→ Work to complete: Repeat verbatim the lines of the listing below, starting with the line that contains "Among point (1002, 678)" and continuing through the final line of the listing, both included.

→ Task material:
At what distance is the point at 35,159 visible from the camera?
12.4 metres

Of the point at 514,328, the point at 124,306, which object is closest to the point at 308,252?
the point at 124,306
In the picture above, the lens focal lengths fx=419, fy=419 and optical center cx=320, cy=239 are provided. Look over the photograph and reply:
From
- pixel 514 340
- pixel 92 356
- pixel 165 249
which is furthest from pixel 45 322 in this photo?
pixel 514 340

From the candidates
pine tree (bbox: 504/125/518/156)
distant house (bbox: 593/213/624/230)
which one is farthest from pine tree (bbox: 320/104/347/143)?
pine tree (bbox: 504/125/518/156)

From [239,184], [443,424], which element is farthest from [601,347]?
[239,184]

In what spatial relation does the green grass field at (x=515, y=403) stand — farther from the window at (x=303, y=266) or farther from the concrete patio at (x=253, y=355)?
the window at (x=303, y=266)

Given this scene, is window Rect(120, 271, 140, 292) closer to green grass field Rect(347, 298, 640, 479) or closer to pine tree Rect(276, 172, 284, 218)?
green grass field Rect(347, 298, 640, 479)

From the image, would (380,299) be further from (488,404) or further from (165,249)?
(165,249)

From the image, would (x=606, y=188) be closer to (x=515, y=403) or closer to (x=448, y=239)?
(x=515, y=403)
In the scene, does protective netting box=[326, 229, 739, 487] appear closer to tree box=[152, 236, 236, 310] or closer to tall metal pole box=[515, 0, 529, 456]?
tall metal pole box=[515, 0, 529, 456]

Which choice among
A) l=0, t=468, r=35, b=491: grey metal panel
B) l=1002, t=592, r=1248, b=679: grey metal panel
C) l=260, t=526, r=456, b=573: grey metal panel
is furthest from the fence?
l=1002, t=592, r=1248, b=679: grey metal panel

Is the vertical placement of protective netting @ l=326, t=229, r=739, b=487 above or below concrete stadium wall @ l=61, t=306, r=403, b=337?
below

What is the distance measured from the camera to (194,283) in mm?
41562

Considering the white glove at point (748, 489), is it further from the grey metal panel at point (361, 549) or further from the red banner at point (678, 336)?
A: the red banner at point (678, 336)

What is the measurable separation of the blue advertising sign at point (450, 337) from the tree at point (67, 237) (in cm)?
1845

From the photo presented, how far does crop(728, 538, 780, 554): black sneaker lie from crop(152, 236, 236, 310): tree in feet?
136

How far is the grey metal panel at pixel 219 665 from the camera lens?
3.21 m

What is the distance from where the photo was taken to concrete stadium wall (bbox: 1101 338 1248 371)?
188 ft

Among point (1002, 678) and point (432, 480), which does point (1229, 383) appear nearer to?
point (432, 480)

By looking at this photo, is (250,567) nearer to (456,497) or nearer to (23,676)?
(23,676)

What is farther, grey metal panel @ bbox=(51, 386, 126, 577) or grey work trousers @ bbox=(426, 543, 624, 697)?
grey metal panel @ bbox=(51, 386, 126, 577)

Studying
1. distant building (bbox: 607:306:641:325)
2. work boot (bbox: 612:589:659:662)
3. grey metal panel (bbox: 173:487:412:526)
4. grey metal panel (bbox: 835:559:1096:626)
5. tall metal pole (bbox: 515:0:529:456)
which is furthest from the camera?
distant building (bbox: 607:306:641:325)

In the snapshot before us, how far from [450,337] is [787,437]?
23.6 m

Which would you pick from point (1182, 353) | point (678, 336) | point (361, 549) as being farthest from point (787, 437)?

→ Written reply:
Among point (1002, 678) and point (432, 480), which does point (1229, 383) appear nearer to?
point (432, 480)

By looking at this photo, is (250,567) nearer to (456,497) or nearer to (23,676)?
(23,676)

What is farther, grey metal panel @ bbox=(51, 386, 126, 577) or grey work trousers @ bbox=(426, 543, 624, 697)?
grey metal panel @ bbox=(51, 386, 126, 577)

Studying
1. distant building (bbox: 607:306:641:325)
2. work boot (bbox: 612:589:659:662)
3. grey metal panel (bbox: 173:487:412:526)
4. grey metal panel (bbox: 835:559:1096:626)
5. tall metal pole (bbox: 515:0:529:456)
which is furthest from the camera?
distant building (bbox: 607:306:641:325)

In the snapshot before us, how far from [450,337] is [787,437]?
23.6 m

Which would you pick from point (1182, 353) | point (678, 336) | point (361, 549) as being farthest from point (787, 437)?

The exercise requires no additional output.